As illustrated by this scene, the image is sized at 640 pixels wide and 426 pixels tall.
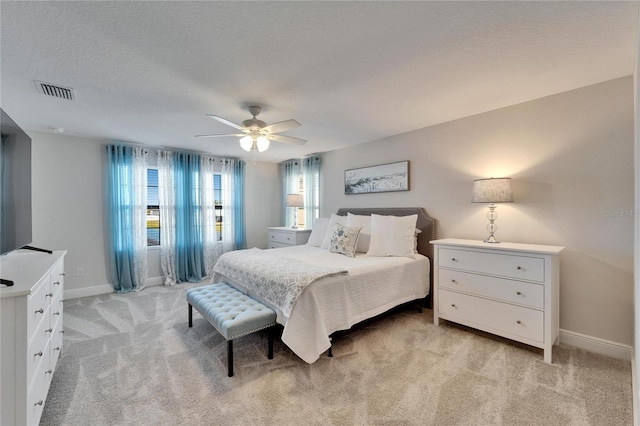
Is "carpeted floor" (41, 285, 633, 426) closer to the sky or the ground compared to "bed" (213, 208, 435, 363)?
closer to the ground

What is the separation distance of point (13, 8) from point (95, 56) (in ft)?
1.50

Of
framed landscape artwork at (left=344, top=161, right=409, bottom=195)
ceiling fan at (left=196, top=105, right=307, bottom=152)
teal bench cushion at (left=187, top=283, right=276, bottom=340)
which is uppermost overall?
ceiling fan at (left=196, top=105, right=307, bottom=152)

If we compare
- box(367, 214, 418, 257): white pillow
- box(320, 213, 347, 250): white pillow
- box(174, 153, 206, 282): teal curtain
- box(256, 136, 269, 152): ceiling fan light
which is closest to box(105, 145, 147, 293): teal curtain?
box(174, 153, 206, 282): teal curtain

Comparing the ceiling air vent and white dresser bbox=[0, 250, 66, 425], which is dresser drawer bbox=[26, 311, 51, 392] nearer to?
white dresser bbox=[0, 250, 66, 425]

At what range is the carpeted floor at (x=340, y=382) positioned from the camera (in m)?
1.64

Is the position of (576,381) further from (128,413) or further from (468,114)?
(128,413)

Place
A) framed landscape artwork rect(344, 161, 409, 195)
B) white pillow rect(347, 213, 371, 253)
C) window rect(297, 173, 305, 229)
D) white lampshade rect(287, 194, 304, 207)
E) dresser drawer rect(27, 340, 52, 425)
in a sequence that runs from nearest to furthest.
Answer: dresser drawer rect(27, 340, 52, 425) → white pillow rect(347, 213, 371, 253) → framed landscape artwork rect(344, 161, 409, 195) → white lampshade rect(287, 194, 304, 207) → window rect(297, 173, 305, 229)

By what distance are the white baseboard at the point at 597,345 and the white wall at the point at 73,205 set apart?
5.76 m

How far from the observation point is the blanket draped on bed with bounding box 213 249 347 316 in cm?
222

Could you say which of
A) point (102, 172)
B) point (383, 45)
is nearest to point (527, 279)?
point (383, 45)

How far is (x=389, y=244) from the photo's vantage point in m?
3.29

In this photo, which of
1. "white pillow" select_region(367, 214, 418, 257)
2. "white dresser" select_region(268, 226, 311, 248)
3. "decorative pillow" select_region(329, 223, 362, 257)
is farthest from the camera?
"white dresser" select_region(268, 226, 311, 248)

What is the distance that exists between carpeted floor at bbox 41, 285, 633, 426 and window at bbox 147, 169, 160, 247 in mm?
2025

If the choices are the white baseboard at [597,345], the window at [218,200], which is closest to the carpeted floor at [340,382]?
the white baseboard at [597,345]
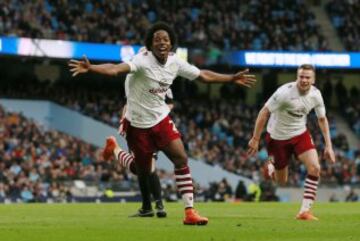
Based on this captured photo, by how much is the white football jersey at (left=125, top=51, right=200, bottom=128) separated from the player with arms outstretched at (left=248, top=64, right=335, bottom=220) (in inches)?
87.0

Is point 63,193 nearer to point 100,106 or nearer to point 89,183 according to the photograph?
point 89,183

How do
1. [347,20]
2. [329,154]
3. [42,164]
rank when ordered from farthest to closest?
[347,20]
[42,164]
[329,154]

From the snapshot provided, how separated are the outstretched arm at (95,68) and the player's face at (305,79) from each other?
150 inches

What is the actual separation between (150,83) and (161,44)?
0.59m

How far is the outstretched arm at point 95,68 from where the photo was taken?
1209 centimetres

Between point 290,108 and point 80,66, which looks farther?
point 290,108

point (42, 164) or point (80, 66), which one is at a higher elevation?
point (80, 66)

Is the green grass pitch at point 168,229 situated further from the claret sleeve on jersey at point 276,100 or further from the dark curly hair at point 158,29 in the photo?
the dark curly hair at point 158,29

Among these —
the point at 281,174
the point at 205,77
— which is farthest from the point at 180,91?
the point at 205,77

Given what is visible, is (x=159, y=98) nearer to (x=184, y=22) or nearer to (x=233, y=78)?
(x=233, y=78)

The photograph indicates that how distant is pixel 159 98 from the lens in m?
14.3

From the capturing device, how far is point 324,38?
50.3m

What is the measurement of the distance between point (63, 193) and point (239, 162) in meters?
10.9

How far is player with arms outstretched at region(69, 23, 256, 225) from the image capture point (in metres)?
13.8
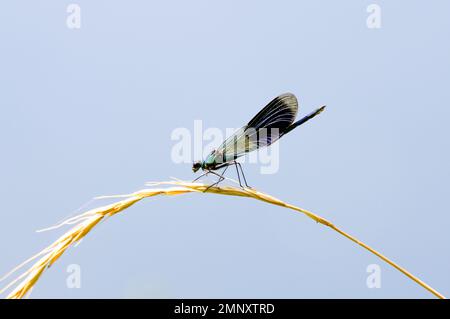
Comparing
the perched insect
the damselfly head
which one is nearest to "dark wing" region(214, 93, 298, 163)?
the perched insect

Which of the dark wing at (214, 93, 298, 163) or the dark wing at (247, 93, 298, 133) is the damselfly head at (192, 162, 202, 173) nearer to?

■ **Instruction**: Could you convert all of the entries above into a numbered list of their lines, dropping the blank lines and leaving out the pictures?

■ **Output for this exercise**:
1. As illustrated by this scene, the image is sized at 640 pixels wide and 426 pixels tall.
2. Is "carpeted floor" (41, 285, 633, 426) closer to the sky or the ground compared to "bed" (213, 208, 435, 363)?
3. closer to the ground
4. What is the separation distance of point (13, 8) from point (95, 56) (in ft)?
5. 1.50
6. Of
7. framed landscape artwork at (left=344, top=161, right=409, bottom=195)
8. ceiling fan at (left=196, top=105, right=307, bottom=152)
9. teal bench cushion at (left=187, top=283, right=276, bottom=340)
10. which is uppermost overall?
11. ceiling fan at (left=196, top=105, right=307, bottom=152)
12. If we compare
13. - box(367, 214, 418, 257): white pillow
14. - box(320, 213, 347, 250): white pillow
15. - box(174, 153, 206, 282): teal curtain
16. - box(256, 136, 269, 152): ceiling fan light
17. which is closest to box(105, 145, 147, 293): teal curtain?
18. box(174, 153, 206, 282): teal curtain
19. Comparing the ceiling air vent and white dresser bbox=[0, 250, 66, 425], which is dresser drawer bbox=[26, 311, 51, 392] nearer to?
20. white dresser bbox=[0, 250, 66, 425]
21. At what range is the carpeted floor at (x=340, y=382) positioned from the camera (in m)?
22. 1.64
23. Is the position of (576,381) further from (128,413) or further from (468,114)?
24. (128,413)
25. Place
26. A) framed landscape artwork rect(344, 161, 409, 195)
27. B) white pillow rect(347, 213, 371, 253)
28. C) window rect(297, 173, 305, 229)
29. D) white lampshade rect(287, 194, 304, 207)
30. E) dresser drawer rect(27, 340, 52, 425)
31. in a sequence that runs from nearest to furthest.
32. Answer: dresser drawer rect(27, 340, 52, 425) → white pillow rect(347, 213, 371, 253) → framed landscape artwork rect(344, 161, 409, 195) → white lampshade rect(287, 194, 304, 207) → window rect(297, 173, 305, 229)
33. By what distance are the white baseboard at the point at 597,345 and the white wall at the point at 73,205 set apart?
34. 5.76 m
35. How far from the observation point is the blanket draped on bed with bounding box 213 249 347 316 in cm?
36. 222
37. Could you say which of
38. A) point (102, 172)
39. B) point (383, 45)
40. is nearest to point (527, 279)?
41. point (383, 45)
42. How far is (x=389, y=244) from the photo's vantage point in m?
43. 3.29
44. In this photo, which of
45. 1. "white pillow" select_region(367, 214, 418, 257)
46. 2. "white dresser" select_region(268, 226, 311, 248)
47. 3. "decorative pillow" select_region(329, 223, 362, 257)
48. is farthest from the camera?
49. "white dresser" select_region(268, 226, 311, 248)
50. What is the distance that exists between carpeted floor at bbox 41, 285, 633, 426 and window at bbox 147, 169, 160, 247 in mm?
51. 2025
52. If the choices are the white baseboard at [597,345], the window at [218,200], which is closest to the carpeted floor at [340,382]?
53. the white baseboard at [597,345]
54. Based on this captured photo, by how much is the white football jersey at (left=125, top=51, right=200, bottom=128) separated from the player with arms outstretched at (left=248, top=64, right=335, bottom=220) (in inches)?
55. 87.0
56. Is point 63,193 nearer to point 100,106 or nearer to point 89,183 according to the photograph?
57. point 89,183
58. How do
59. 1. [347,20]
60. 2. [329,154]
61. 3. [42,164]
62. rank when ordered from farthest to closest?
63. [347,20]
64. [42,164]
65. [329,154]
66. From the snapshot provided, how separated are the outstretched arm at (95,68) and the player's face at (305,79) from each other?
67. 150 inches
68. What is the actual separation between (150,83) and (161,44)?
69. 0.59m
70. How far is the outstretched arm at point 95,68 from where the photo was taken?
71. 1209 centimetres
72. Between point 290,108 and point 80,66, which looks farther?
73. point 290,108
74. point (42, 164) or point (80, 66), which one is at a higher elevation?
75. point (80, 66)
76. Is the green grass pitch at point 168,229 situated further from the claret sleeve on jersey at point 276,100 or further from the dark curly hair at point 158,29 in the photo?
77. the dark curly hair at point 158,29
78. Among these —
79. the point at 281,174
80. the point at 205,77
81. — which is farthest from the point at 180,91?
82. the point at 205,77
83. Given what is visible, is (x=159, y=98) nearer to (x=184, y=22) or nearer to (x=233, y=78)?
84. (x=233, y=78)
85. The photograph indicates that how distant is pixel 159 98 from the lens in m?
86. 14.3
87. From the capturing device, how far is point 324,38?
88. 50.3m
89. What is the measurement of the distance between point (63, 193) and point (239, 162) in meters?
90. 10.9
91. How far is player with arms outstretched at region(69, 23, 256, 225) from the image capture point (in metres)?
92. 13.8
93. Comparing
94. the perched insect
95. the damselfly head
96. which one is nearest to "dark wing" region(214, 93, 298, 163)?
97. the perched insect
98. Which of the dark wing at (214, 93, 298, 163) or the dark wing at (247, 93, 298, 133) is the damselfly head at (192, 162, 202, 173) nearer to?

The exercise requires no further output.